### EXERCISE REQUIREMENTS
As you look over the data below, please find each line where the word "States" appears, then copy it.

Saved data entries
== Segment start ==

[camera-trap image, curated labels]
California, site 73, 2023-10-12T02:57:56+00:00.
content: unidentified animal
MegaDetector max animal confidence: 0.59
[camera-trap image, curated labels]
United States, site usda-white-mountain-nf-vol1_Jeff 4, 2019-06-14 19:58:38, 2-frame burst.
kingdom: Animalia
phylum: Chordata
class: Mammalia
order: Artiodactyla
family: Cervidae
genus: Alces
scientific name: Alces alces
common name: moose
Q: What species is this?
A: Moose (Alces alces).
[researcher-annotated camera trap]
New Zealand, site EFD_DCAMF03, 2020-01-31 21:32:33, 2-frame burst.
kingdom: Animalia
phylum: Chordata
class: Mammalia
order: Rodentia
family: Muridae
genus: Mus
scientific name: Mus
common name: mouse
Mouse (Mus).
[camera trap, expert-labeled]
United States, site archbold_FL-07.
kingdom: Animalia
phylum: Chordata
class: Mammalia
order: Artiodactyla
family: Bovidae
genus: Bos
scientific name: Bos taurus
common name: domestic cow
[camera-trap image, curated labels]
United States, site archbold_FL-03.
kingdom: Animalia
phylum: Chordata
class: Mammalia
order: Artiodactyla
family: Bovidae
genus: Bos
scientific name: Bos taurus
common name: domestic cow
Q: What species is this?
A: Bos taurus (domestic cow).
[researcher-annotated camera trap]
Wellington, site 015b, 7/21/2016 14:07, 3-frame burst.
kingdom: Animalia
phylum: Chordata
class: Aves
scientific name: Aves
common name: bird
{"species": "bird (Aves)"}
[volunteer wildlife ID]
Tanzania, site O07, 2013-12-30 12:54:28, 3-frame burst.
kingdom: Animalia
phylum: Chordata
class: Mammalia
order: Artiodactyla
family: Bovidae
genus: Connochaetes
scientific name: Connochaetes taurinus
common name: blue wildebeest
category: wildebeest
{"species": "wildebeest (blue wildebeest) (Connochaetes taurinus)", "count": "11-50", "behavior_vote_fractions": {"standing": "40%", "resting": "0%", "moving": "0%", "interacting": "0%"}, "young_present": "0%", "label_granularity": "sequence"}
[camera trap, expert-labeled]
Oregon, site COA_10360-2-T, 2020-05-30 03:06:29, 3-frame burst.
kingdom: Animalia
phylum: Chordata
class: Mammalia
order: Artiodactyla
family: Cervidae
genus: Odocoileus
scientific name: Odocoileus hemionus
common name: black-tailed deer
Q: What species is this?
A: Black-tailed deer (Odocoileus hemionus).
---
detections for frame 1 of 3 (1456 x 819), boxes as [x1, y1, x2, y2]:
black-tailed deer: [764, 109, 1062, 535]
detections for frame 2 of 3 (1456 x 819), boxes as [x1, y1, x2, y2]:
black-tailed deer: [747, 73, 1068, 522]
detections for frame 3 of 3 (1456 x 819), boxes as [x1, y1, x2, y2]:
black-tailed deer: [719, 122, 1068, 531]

== Segment end ==

### ANSWER BOX
United States, site usda-white-mountain-nf-vol1_Jeff 4, 2019-06-14 19:58:38, 2-frame burst.
United States, site archbold_FL-07.
United States, site archbold_FL-03.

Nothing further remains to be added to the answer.